A forensic crisis that hit the UK last year has resulted in more than 40 people having their criminal convictions overturned for drug-driving offences, the National Police Chiefs’ Council (NPCC) announced earlier this month.

It was revealed in November 2017 that alleged data manipulation by two employees at the forensic toxicology company Randox Testing Services (RTS) in Manchester had potentially compromised more than 10,500 criminal cases across 42 police forces. The two individuals implicated in the fraud were arrested and are on bail until 10 January 2019.

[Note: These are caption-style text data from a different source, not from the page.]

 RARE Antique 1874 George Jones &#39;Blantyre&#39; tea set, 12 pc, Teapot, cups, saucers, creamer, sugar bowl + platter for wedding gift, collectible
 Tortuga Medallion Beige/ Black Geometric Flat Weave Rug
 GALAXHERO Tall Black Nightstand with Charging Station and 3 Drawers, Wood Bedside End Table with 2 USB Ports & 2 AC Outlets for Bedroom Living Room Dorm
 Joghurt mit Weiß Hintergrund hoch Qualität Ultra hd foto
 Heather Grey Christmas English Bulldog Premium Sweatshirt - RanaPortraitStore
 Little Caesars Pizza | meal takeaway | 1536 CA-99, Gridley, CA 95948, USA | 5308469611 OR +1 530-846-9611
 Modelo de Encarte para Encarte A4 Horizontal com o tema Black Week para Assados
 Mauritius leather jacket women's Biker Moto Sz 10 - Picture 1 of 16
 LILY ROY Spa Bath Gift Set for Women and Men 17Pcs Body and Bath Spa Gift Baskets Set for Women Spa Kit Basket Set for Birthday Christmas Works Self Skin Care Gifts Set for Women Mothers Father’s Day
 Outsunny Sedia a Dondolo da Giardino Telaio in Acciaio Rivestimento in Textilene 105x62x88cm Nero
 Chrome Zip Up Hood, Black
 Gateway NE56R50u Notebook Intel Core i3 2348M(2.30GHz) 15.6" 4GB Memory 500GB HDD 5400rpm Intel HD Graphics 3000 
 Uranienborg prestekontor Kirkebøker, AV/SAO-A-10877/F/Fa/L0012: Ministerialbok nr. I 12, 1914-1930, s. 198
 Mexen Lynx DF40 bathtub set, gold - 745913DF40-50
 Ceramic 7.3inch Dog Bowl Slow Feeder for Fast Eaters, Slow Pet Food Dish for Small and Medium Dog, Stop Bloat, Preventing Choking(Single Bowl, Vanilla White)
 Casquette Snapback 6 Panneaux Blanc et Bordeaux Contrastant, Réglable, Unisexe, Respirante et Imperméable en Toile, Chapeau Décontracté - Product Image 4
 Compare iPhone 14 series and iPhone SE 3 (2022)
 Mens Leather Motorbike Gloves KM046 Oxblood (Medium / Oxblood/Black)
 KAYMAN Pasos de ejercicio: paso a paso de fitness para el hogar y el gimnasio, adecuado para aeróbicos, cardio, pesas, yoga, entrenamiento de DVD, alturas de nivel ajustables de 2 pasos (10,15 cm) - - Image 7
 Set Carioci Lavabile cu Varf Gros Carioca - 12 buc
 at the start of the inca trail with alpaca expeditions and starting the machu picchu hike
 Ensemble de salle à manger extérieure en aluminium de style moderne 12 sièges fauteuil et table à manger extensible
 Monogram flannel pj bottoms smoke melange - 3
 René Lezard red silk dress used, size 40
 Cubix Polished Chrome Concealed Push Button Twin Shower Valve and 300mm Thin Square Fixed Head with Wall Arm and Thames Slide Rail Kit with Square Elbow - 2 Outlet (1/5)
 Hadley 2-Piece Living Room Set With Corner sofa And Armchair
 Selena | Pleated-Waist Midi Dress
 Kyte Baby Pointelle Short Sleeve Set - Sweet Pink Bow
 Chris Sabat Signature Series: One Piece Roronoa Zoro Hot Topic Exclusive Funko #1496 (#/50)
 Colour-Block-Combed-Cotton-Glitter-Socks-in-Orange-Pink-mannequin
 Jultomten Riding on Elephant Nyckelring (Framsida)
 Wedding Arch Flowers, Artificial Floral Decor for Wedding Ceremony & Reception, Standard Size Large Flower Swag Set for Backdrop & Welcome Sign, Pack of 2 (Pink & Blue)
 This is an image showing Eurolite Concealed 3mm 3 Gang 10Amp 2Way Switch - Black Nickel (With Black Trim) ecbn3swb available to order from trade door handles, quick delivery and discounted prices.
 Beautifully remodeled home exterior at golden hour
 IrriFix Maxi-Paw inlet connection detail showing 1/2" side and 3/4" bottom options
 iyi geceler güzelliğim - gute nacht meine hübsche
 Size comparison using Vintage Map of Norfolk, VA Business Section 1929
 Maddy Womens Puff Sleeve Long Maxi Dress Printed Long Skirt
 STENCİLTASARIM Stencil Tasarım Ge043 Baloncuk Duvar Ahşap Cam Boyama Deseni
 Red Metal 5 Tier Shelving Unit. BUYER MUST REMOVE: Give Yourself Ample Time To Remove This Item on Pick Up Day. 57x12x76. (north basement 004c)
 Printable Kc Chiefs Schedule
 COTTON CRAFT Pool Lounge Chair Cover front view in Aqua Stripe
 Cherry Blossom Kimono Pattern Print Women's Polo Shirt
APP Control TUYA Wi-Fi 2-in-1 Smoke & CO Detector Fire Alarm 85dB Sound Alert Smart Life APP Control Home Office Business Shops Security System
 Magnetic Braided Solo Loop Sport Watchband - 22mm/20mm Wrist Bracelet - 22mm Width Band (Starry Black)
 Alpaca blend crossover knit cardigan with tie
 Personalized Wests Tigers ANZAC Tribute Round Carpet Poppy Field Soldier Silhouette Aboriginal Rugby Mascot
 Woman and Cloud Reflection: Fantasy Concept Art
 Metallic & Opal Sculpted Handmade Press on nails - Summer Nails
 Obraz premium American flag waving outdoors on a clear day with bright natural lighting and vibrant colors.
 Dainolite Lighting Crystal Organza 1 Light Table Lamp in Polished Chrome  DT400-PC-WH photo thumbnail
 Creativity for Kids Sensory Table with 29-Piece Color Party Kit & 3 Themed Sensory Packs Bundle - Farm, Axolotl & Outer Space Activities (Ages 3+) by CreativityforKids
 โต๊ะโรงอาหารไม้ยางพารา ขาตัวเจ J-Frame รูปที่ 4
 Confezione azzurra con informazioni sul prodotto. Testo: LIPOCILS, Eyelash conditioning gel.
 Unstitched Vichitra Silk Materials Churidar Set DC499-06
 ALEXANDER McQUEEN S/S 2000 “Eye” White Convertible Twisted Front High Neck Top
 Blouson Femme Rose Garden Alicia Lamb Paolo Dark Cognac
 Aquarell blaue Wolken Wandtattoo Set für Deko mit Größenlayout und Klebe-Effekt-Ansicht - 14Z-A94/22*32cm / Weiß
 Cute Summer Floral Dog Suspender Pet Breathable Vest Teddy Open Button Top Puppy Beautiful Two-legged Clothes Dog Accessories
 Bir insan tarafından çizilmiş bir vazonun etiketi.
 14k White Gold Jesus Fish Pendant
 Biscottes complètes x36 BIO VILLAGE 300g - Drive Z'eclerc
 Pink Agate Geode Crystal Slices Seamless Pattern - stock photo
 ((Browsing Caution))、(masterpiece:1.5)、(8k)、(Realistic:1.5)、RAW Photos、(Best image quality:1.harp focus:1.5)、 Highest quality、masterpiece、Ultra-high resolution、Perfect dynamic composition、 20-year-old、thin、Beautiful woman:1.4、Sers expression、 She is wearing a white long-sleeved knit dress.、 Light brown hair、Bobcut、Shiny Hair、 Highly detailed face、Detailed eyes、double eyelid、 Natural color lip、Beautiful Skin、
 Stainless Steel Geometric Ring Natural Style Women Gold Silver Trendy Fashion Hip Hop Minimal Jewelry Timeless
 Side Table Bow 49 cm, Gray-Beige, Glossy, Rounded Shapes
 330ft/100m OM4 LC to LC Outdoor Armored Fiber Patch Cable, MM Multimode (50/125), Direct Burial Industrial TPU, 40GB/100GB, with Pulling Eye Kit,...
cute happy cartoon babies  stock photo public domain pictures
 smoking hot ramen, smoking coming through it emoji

Beyond the dozens of prosecutions that were overturned, more than 50 drug-driving investigations have also been dropped. Overall, about 4000 RTS samples were resubmitted for retesting, 2700 cases have been re-analysed so far and roughly 2300 of those were determined not to require additional analysis. Approximately 4200 samples still await reanalysis, which is expected to be finished by the end of 2019.

‘Managing the process for retesting over 10,500 potentially affected cases has been a major national police operation,’ said James Vaughan, the NPCC’s lead for the forensic marketplace. The retesting has taken longer than anticipated because of ‘limited specialist and independent capacity within the forensic marketplace’.

Randox said that by acting as the original whistleblower last year it has ‘set in train’ a process to review and improve forensic science across the UK. The company said it will pay £2.5 million to fund the NPCC retesting programme.